Expect has some functions that you can set to enable debugging. so prior to the call to OpenSession set the following:

exp_internal 1 ;
log_user 1;

with these set to 1 you will get volumnous debugging output and you should resolve the problem. Likely because you have recently upgraded the linux box, and because it is alsor likely the connection is via ssh, you should check to see if the sshd daemon is enabled and running. Recent linux distros use systemctl rather than the traditional init.d means of starting services. If it is RedHat then I think ckconfig command will still work to determine if the sshd daemon will automatically start at the runlevel you use. Because you pass the password then certificates are likely not used so check that the user has an entry in /etc/passwd and a password in /etc/shadow.
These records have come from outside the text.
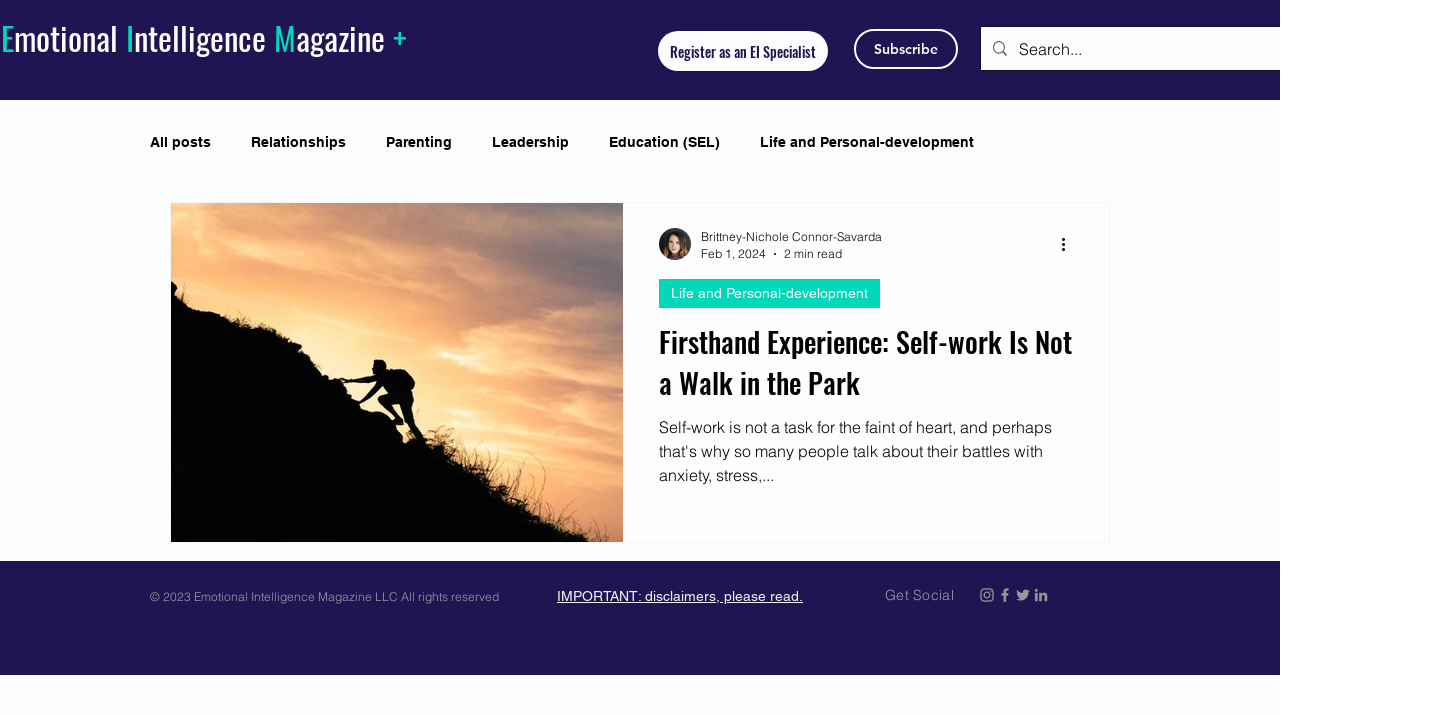

--- FILE ---
content_type: text/html; charset=utf-8
request_url: https://www.google.com/recaptcha/api2/aframe
body_size: 267
content:
<!DOCTYPE HTML><html><head><meta http-equiv="content-type" content="text/html; charset=UTF-8"></head><body><script nonce="03ToMIMNqgXFJfpIkDltGg">/** Anti-fraud and anti-abuse applications only. See google.com/recaptcha */ try{var clients={'sodar':'https://pagead2.googlesyndication.com/pagead/sodar?'};window.addEventListener("message",function(a){try{if(a.source===window.parent){var b=JSON.parse(a.data);var c=clients[b['id']];if(c){var d=document.createElement('img');d.src=c+b['params']+'&rc='+(localStorage.getItem("rc::a")?sessionStorage.getItem("rc::b"):"");window.document.body.appendChild(d);sessionStorage.setItem("rc::e",parseInt(sessionStorage.getItem("rc::e")||0)+1);localStorage.setItem("rc::h",'1769823426271');}}}catch(b){}});window.parent.postMessage("_grecaptcha_ready", "*");}catch(b){}</script></body></html>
In /etc/passwd make sure the user has a login shell (e.g. /bin/bash ) and not /sbin/nologin. There is a possibility that the new linux distro may not allow antiquated password hashes like md5 but rather some version of SHA password hashes. So rather than copying the users password line from an old linux box to the new you may need to use the passwd command to set the password(you'd have to know the password in that case, and you should as its somewhere in the script). And if the user is root( as you did mention it was for software upgrade/install) check the sshd config where it is likely that root login is configured to be disabled by default ( /etc/sshd/sshd_config ). Check the firewall settings to see if the ssh port is open. I could go on but I'm sure the debugging output will pin the problem down pretty quickly.